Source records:
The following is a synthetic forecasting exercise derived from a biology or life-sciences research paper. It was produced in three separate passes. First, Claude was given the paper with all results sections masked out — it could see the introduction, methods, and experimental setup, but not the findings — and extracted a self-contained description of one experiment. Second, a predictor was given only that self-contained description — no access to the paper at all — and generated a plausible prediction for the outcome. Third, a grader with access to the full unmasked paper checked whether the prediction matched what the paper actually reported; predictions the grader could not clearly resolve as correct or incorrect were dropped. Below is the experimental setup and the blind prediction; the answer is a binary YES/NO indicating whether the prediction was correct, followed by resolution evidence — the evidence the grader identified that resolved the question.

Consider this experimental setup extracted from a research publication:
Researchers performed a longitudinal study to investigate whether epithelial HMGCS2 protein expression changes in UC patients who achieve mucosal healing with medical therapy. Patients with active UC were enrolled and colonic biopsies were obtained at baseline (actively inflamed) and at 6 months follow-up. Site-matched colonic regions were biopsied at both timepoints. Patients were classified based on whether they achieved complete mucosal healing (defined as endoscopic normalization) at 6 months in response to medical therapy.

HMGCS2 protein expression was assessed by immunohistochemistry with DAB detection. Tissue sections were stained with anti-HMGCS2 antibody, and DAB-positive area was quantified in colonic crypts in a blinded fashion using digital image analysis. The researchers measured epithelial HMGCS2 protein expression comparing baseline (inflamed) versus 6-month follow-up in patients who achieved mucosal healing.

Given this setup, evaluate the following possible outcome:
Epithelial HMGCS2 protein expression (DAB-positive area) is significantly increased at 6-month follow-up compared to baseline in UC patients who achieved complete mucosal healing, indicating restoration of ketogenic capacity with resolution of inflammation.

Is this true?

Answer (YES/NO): YES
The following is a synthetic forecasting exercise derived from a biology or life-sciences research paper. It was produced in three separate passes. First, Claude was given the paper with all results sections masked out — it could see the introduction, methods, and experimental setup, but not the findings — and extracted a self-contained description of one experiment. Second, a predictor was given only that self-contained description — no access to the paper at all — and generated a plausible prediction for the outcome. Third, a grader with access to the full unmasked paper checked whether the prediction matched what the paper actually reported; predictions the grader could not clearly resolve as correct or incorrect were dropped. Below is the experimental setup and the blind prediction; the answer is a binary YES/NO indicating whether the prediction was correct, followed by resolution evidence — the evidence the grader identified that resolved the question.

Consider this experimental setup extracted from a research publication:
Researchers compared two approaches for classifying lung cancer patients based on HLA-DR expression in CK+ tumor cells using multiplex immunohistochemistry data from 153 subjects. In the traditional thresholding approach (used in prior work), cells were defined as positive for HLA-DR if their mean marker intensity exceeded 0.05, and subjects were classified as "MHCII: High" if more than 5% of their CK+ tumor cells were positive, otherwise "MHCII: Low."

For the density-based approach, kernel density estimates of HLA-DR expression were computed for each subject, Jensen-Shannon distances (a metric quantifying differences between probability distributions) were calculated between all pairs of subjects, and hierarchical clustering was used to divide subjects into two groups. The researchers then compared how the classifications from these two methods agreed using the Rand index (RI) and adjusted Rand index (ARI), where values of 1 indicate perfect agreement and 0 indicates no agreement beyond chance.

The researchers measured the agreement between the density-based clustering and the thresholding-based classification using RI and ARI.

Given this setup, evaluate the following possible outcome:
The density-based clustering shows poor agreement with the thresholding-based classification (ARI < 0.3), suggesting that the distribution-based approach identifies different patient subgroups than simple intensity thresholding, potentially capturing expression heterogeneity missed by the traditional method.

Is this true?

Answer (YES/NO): YES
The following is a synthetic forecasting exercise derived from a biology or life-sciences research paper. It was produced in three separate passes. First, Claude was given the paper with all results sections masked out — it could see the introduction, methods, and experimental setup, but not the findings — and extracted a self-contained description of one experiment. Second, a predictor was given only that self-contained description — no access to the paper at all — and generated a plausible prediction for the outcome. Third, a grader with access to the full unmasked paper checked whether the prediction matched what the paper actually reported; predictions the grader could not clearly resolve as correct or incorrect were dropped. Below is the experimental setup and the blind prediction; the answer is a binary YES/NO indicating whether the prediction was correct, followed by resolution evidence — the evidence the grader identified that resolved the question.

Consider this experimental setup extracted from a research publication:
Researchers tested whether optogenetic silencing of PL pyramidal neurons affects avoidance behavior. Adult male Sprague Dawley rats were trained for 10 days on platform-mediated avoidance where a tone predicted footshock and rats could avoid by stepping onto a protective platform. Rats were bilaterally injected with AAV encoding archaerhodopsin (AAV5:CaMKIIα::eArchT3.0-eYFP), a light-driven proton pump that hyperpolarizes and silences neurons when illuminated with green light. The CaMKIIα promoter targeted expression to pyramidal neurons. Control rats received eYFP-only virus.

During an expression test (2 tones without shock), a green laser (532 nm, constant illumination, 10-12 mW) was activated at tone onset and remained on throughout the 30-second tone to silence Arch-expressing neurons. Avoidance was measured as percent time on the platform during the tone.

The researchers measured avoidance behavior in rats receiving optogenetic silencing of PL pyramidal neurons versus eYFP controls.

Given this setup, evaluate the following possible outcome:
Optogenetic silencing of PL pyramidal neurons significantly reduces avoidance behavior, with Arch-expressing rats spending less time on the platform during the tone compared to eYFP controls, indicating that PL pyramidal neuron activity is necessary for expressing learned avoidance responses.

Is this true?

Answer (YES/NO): NO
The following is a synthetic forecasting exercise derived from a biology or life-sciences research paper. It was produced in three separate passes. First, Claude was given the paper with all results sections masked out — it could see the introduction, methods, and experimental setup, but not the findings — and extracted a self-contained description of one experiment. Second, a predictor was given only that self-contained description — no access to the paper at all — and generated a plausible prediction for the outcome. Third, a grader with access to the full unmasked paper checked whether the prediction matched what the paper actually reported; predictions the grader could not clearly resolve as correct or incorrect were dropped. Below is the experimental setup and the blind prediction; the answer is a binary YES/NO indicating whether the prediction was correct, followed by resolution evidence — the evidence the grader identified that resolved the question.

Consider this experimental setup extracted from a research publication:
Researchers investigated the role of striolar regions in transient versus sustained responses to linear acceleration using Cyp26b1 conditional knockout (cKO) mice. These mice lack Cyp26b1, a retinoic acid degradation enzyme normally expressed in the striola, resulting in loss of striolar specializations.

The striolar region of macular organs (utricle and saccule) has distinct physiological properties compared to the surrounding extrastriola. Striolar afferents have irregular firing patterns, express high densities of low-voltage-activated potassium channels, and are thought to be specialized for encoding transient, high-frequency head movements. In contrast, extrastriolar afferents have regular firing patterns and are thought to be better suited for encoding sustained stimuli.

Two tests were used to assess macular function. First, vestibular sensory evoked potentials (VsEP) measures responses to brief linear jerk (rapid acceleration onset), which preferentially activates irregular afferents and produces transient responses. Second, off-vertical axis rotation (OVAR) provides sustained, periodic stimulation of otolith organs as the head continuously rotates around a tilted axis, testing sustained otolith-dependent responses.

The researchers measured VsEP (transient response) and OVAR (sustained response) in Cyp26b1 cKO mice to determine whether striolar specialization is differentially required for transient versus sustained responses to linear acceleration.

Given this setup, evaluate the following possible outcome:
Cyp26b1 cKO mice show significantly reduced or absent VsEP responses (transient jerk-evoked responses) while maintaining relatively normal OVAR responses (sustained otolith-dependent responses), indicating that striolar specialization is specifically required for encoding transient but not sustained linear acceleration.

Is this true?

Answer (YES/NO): YES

» **Task description**:
Only lines holding the word "traditional" belong in the answer; copy all of them from the records.

» **Task output**:
Researchers compared two approaches for classifying lung cancer patients based on HLA-DR expression in CK+ tumor cells using multiplex immunohistochemistry data from 153 subjects. In the traditional thresholding approach (used in prior work), cells were defined as positive for HLA-DR if their mean marker intensity exceeded 0.05, and subjects were classified as "MHCII: High" if more than 5% of their CK+ tumor cells were positive, otherwise "MHCII: Low."
The density-based clustering shows poor agreement with the thresholding-based classification (ARI < 0.3), suggesting that the distribution-based approach identifies different patient subgroups than simple intensity thresholding, potentially capturing expression heterogeneity missed by the traditional method.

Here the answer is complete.